Силоам
Шрифт:
Симон постарался написать Шартье дружеское, не очень серьезное письмо, на которое тут же получил ответ, на этот раз из Парижа. Они написали так друг другу два или три раза. Но, хотя их письма еще чередовались, они едва отвечали друг на друга. Шартье не знал Обрыва Арменаз, и Симон не мог сдержать легкой улыбки, читая фразы типа такой: «Я не совсем понимаю, что ты называешь притягательностью этих бесплодных мест. Я спрашиваю себя, не идешь ли ты против своей природы.
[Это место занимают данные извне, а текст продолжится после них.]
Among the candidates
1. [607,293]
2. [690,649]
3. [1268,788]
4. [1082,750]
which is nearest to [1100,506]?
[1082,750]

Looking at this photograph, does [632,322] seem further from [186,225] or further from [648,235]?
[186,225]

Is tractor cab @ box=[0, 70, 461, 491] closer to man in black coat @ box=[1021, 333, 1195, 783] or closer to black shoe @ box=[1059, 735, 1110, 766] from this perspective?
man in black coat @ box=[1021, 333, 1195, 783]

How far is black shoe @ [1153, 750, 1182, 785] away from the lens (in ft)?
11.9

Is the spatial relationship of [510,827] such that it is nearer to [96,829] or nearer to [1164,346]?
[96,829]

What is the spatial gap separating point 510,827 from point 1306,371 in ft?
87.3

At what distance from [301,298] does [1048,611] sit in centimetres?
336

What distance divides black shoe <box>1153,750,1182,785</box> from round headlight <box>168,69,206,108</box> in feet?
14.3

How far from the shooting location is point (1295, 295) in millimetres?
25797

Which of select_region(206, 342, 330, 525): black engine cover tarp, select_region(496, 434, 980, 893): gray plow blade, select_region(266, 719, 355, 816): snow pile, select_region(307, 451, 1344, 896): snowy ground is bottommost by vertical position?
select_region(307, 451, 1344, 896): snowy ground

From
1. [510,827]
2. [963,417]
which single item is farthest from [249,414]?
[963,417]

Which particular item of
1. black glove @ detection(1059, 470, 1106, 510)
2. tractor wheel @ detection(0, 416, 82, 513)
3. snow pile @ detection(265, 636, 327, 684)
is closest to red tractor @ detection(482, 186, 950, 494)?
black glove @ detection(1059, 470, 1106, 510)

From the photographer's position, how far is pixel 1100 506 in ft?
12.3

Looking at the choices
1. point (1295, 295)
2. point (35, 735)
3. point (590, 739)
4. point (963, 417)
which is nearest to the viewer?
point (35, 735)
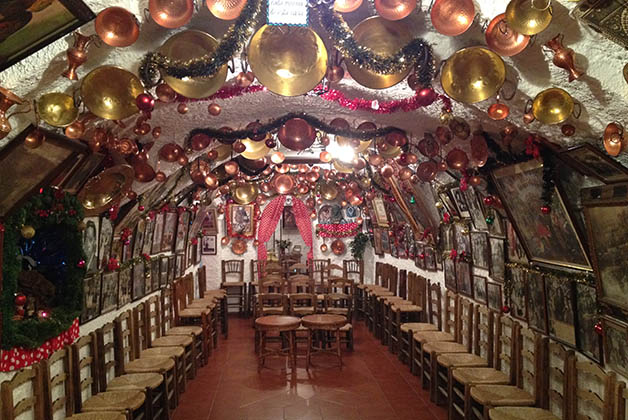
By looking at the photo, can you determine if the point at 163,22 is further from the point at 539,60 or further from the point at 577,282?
the point at 577,282

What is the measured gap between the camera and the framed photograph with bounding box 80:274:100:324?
447 cm

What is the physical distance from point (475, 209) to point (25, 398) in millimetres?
4538

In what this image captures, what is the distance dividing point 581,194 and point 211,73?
8.41 feet

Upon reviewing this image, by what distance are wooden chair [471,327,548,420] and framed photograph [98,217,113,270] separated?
374 cm

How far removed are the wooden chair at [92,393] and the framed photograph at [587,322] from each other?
11.9 ft

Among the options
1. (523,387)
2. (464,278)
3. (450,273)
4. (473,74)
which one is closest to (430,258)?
(450,273)

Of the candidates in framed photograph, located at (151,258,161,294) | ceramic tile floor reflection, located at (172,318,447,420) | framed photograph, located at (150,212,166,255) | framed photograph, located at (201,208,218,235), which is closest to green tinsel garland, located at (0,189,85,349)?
ceramic tile floor reflection, located at (172,318,447,420)

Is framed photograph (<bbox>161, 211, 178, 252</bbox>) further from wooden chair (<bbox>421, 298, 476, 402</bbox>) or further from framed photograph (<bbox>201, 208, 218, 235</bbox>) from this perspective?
wooden chair (<bbox>421, 298, 476, 402</bbox>)

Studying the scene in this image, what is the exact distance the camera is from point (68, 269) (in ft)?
13.5

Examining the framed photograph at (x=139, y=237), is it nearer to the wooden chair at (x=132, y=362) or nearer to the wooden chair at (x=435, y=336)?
the wooden chair at (x=132, y=362)

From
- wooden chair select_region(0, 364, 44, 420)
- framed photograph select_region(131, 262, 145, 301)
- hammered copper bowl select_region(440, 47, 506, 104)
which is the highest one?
hammered copper bowl select_region(440, 47, 506, 104)

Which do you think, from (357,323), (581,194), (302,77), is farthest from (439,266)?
(302,77)

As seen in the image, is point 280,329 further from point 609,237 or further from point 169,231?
point 609,237

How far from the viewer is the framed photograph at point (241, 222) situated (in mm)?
11617
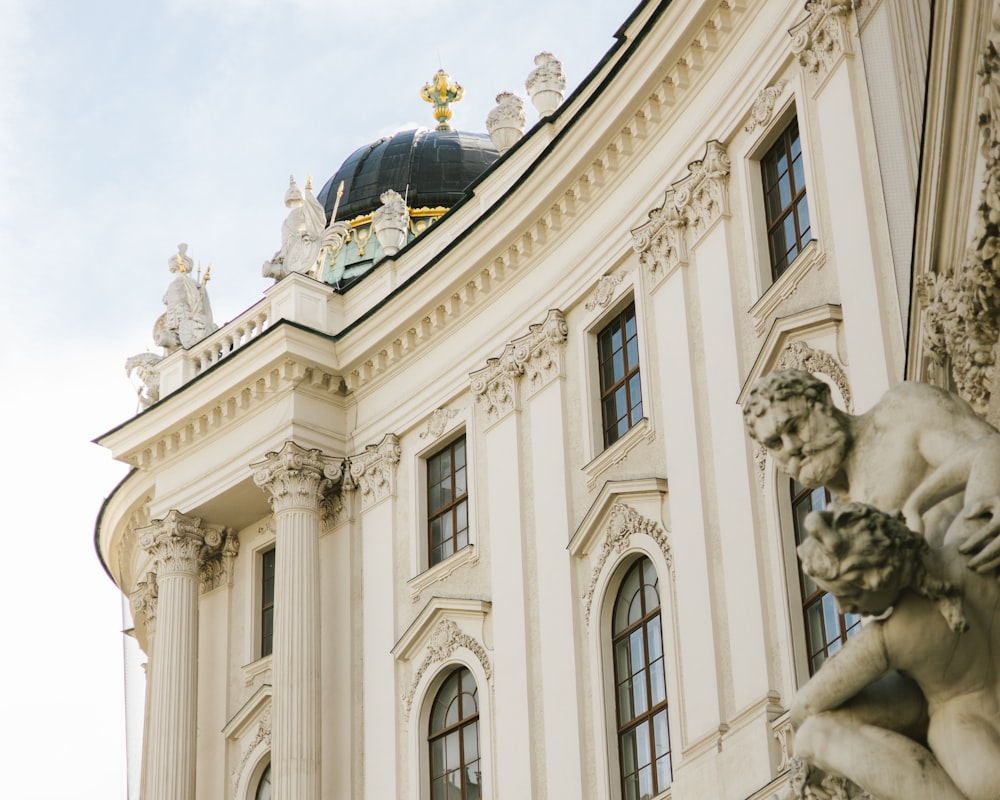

Ты говоришь, что будто понемногу достигаешь бедности, которую называешь отрадной. Отрада бедности — это не похоже на тебя, мой дорогой Деламбр! Впрочем, я начинаю думать, что отношусь к тем вещам, что отвергает твой новый идеал. Ты думаешь, что получишь много подлинного удовлетворения от этой новой манеры чувствовать, но эта бедность — разве она не всего лишь засуха…»
Симон знал, что не ответит на эти немного встревоженные вопросы. Очарование, которое ему внушала царившая вокруг природа, было невозможно передать на расстоянии. «Меня удивляет, — ответил он, — что ты среди тех, кто под тем предлогом, что сами не движутся, запрещают другим идти вперед…» Ведь все именно так, наши друзья никогда не допускают, что мы можем измениться,
В тот же день он получил письмо от г-на Деламбра. Отец беспокоился и хотел знать, когда он сможет вернуться; для него время начинало тянуться, тогда как для Симона оно теперь летело. Это тоже было печально; Симон подумал, что отныне с ним могут происходить только печальные вещи. Вырвалась ли у него какая-нибудь неосторожная фраза? Как бы то ни было, г-н Деламбр считал нужным настойчиво призвать его к чувству «реальности»: «Не забывай, — заканчивал он, — что главная цель, к которой надо стремиться в твоем Обрыве Арменаз, — это выйти из него…»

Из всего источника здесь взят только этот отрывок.